Problem requirements. Please print exactly the line containing "kingdom: Animalia" and every line after it to the end of the records below, and nothing more.

The records.
== Segment start ==
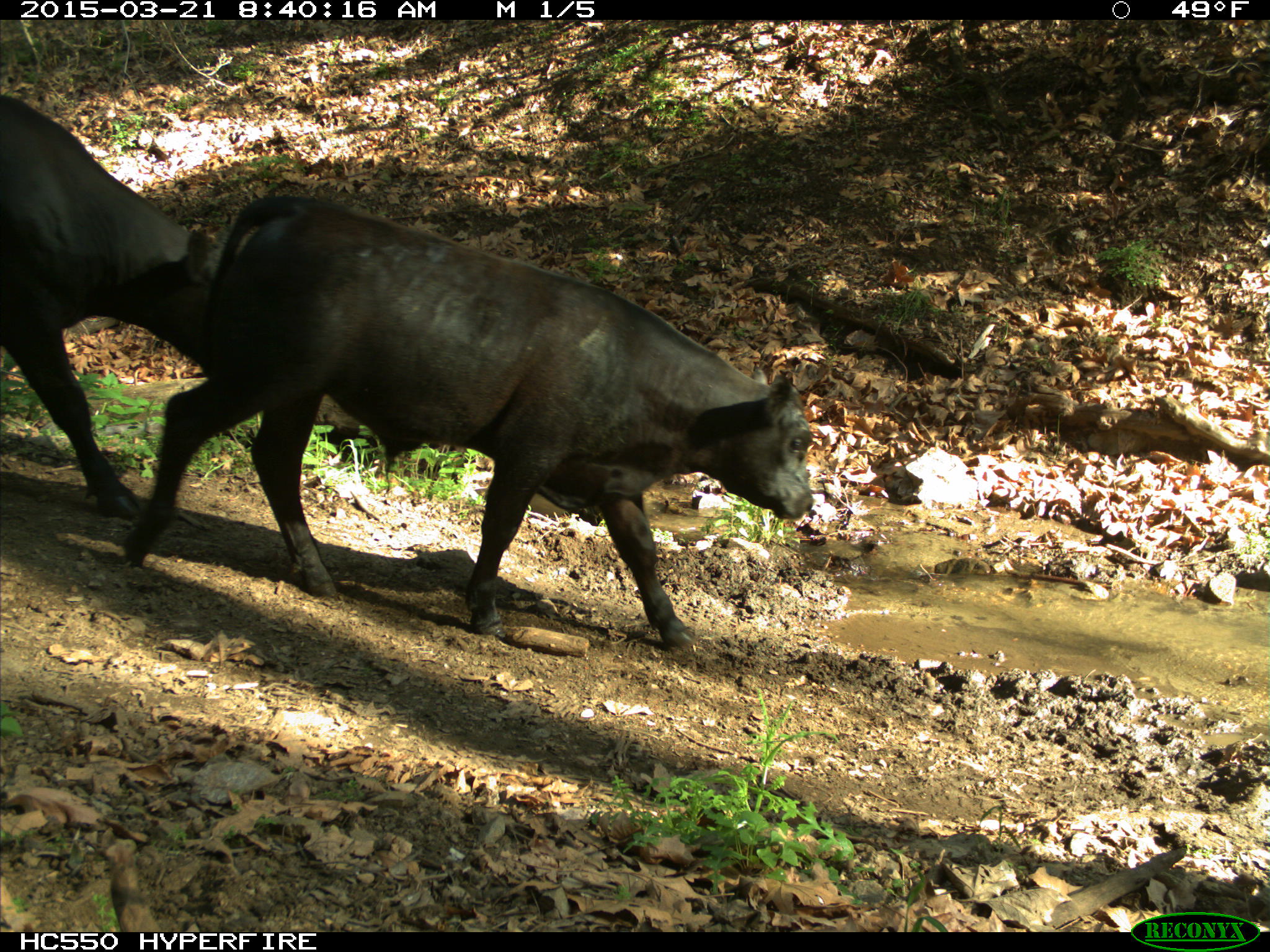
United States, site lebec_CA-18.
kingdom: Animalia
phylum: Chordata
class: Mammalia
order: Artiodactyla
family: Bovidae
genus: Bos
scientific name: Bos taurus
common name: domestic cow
== Segment end ==
Result of this exercise.
kingdom: Animalia
phylum: Chordata
class: Mammalia
order: Artiodactyla
family: Bovidae
genus: Bos
scientific name: Bos taurus
common name: domestic cow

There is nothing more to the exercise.